Many times, I’m sure, you’ve read Barney Google and Snuffy Smith and said, “Jus’ whar in tarnation do these folks live, anyhow?” Well, today’s installment answers that question.

The various names of a long sandwich on Italian bread (sub, hero, grinder, hoagie, what have you) have long been the example used when discussing dialectical variations in American English, but I’d argue that the nationwide advent of Subway has killed off most of the variants. In my mind, the most prominent remaining geographical tip-off terms are those used for soft drinks: do you say “pop”, “soda”, or “coke”?

Now, I grew up in Buffalo, New York, which is pop country. I remember going to Los Angeles when I was a kid and asking for a pop at a restaurant, which utterly baffled our waiter.
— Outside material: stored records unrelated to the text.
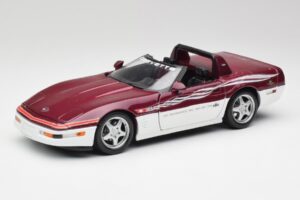 Chevrolet Corvette C4 Indy 500 Pace Car Maisto 1:18 56011 Метал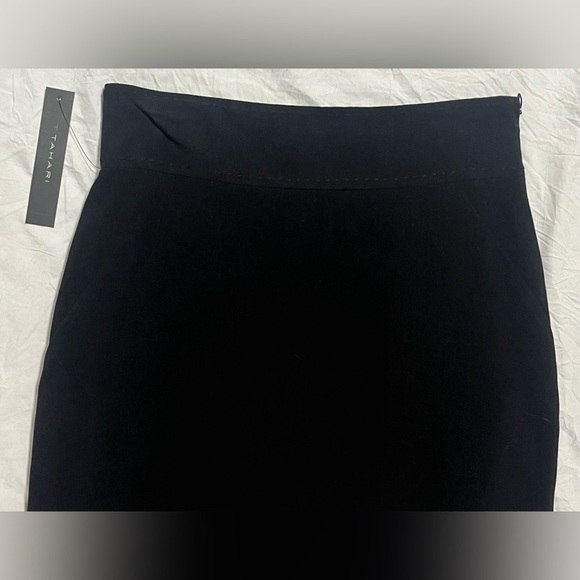 Tahari Elegant Bellona Black Side Zipper Skirt Womens Size 4 NWT - Picture 3 of 16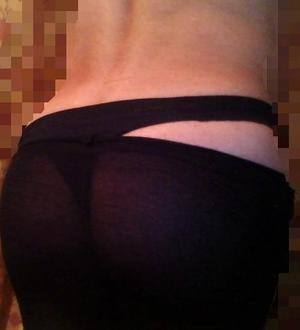 Camille, 20 from New York | Older Men and Younger Women Dating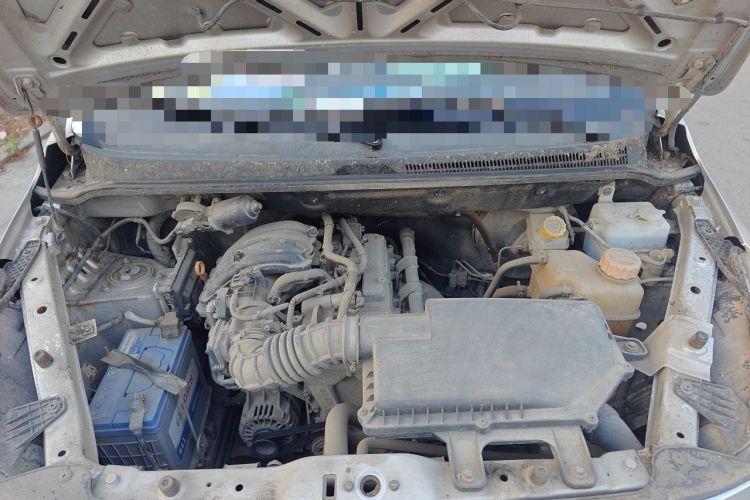 Used Wuling Zhiguang V 2017 1.2L Standard Version I LMH Engine Bay
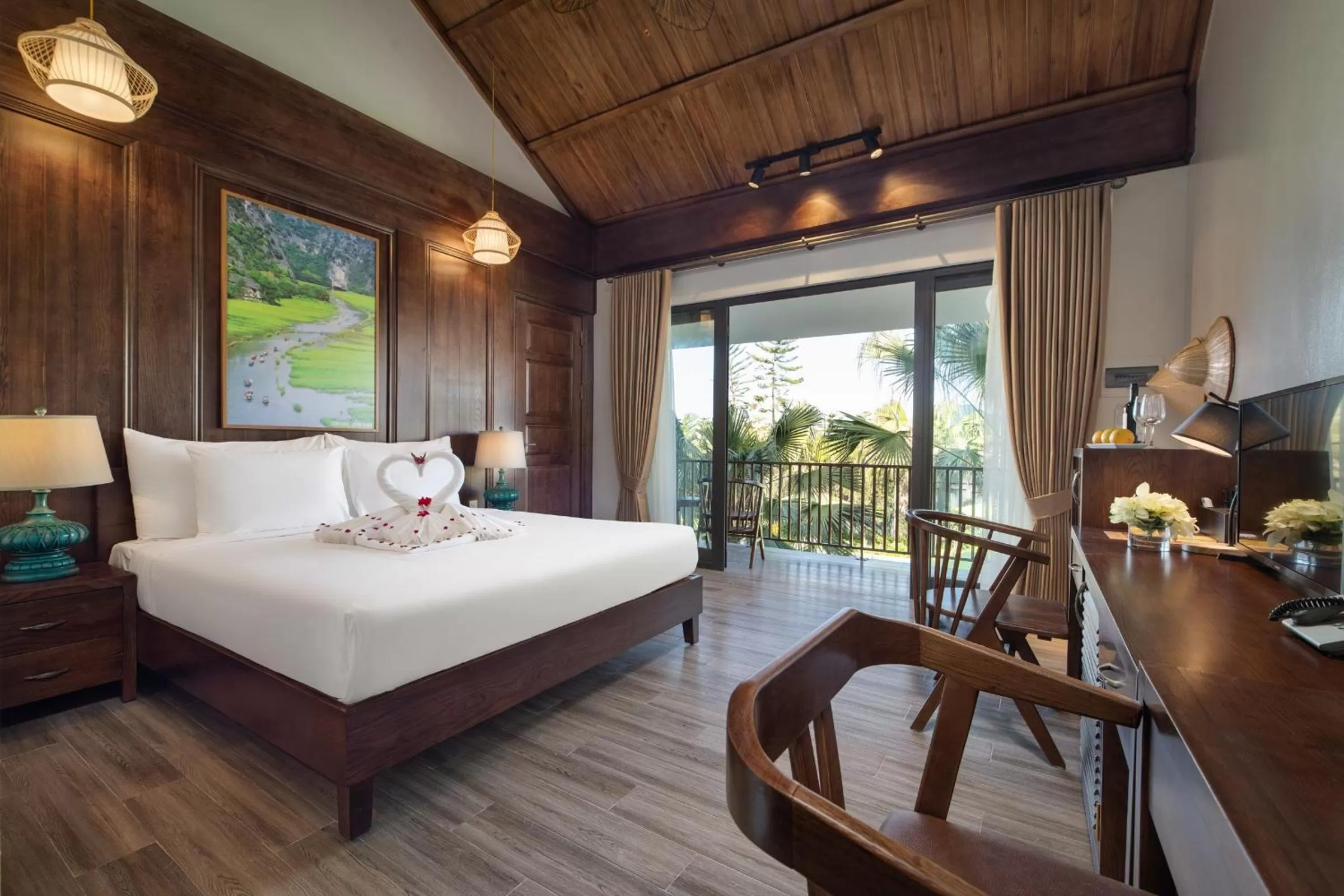 Photo of the whole room, Bed in Bai Dinh Riverside Resort & Spa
I went to college in soda-land, with a lot of kids from New York City, and had the pop beaten out of me by relentless verbal abuse, but I still get excited when I see it used in print. Even if, you know, it’s being used by toothless, semiliterate hillbillies.

Anyway, the first thing I did when I saw this comic was to go to the alarmingly well researched county-by-county map at As you can see, the only traditionally hillbilly-populated areas that fall into the pop zone lie in a relatively restricted corner at the north end of the Appalachians: West Virginia, western Virginia, eastern Kentucky, and western Pennsylvania (affectionately known by its inhabitants as “Pennsyltucky”). So there you have it, America: we’ve used linguistic science to narrow down the true location of Hootin’ Holler, which we can now thankfully avoid.

I like the fact that printed matter in Barney Google and Snuffy Smith, like the sign in the first panel, is written in the exact same wacky mangled spelling as the word balloons. I’d also like to note that just about every word balloon ends in two exclamation points. If anyone actually gets excited, look out!

Also, while we’re getting all linguistic, I’d like to revisit a comment I made in my last B.B. & S.S. entry, in which I remarked that Whar Th’ Boys Are would be a good beach movie for hillbillies or pirates. Upon further reflection, it seems clear to me that the pirate version would be Whar Th’ Boys Be.

In today’s alarming search engine query, we have a lonely Web-surfing pervert who likes mature, professional women, evidenced by his plugging “+’sally forth’ +nude” into AltaVista.